The ion-exchange properties of hydrotalcite-like compounds (HT) were investigated, focusing on their ability to exchange anions such as NO3⁻, Cl⁻, SO4²⁻, F⁻, Cl⁻, Br⁻, I⁻, OH⁻, SO4²⁻, CO3²⁻, and Naphthol Yellow S (NYS²⁻). The study determined ion-exchange isotherms and evaluated the selectivity of HT for these anions. The ion-exchange equilibrium constants for monovalent anions were found to follow the sequence OH⁻ > F⁻ > Cl⁻ > Br⁻ > NO3⁻ > I⁻, while for divalent anions, the sequence was CO3²⁻ > NYS²⁻ > SO4²⁻. The equilibrium constants increased with decreasing anion diameter, and the crystallite size in the 001 direction increased with higher anion selectivity. The OH-form of HT exhibited the smallest basal spacing and the largest crystallite size in the 001 direction.
HT is a layered compound composed of positively charged brucite-like layers alternating with negatively charged interlayers. It is stable up to 400°C but transforms into a MgO-Al2O3 solid solution at higher temperatures.

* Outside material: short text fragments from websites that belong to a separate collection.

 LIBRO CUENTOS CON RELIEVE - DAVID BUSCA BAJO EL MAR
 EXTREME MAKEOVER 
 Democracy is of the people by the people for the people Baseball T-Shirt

HT and its heat-treated form can capture anions and are useful as halogen scavengers and thermal stabilizers. The study synthesized HT in the NO3⁻, Cl⁻, and SO4²⁻ forms and determined their ion-exchange isotherms and selectivity for various anions.
X-ray powder diffraction analyses were conducted to measure the basal spacing and reflection width of HT as a function of composition. The results showed that the basal spacing decreased with increasing anion selectivity, and the crystallite size increased with higher selectivity. The HT-NO3 system had a larger basal spacing than expected, possibly due to repulsion between NO3⁻ ions. The HT-OH system had the smallest basal spacing and largest crystallite size among the studied anion forms.
The study concluded that HT is a promising anion exchanger with high capacity and unique ion selectivity. It can be used for removing acid dyes and various anions from wastewater, as well as for neutralizing and stabilizing halogen-containing polymers. The ion-exchange properties of HT are influenced by the size and selectivity of the anions, making it a valuable material for various applications.The ion-exchange properties of hydrotalcite-like compounds (HT) were investigated, focusing on their ability to exchange anions such as NO3⁻, Cl⁻, SO4²⁻, F⁻, Cl⁻, Br⁻, I⁻, OH⁻, SO4²⁻, CO3²⁻, and Naphthol Yellow S (NYS²⁻). The study determined ion-exchange isotherms and evaluated the selectivity of HT for these anions. The ion-exchange equilibrium constants for monovalent anions were found to follow the sequence OH⁻ > F⁻ > Cl⁻ > Br⁻ > NO3⁻ > I⁻, while for divalent anions, the sequence was CO3²⁻ > NYS²⁻ > SO4²⁻. The equilibrium constants increased with decreasing anion diameter, and the crystallite size in the 001 direction increased with higher anion selectivity. The OH-form of HT exhibited the smallest basal spacing and the largest crystallite size in the 001 direction.
HT is a layered compound composed of positively charged brucite-like layers alternating with negatively charged interlayers. It is stable up to 400°C but transforms into a MgO-Al2O3 solid solution at higher temperatures. HT and its heat-treated form can capture anions and are useful as halogen scavengers and thermal stabilizers. The study synthesized HT in the NO3⁻, Cl⁻, and SO4²⁻ forms and determined their ion-exchange isotherms and selectivity for various anions.
X-ray powder diffraction analyses were conducted to measure the basal spacing and reflection width of HT as a function of composition. The results showed that the basal spacing decreased with increasing anion selectivity, and the crystallite size increased with higher selectivity. The HT-NO3 system had a larger basal spacing than expected, possibly due to repulsion between NO3⁻ ions. The HT-OH system had the smallest basal spacing and largest crystallite size among the studied anion forms.
The study concluded that HT is a promising anion exchanger with high capacity and unique ion selectivity. It can be used for removing acid dyes and various anions from wastewater, as well as for neutralizing and stabilizing halogen-containing polymers. The ion-exchange properties of HT are influenced by the size and selectivity of the anions, making it a valuable material for various applications.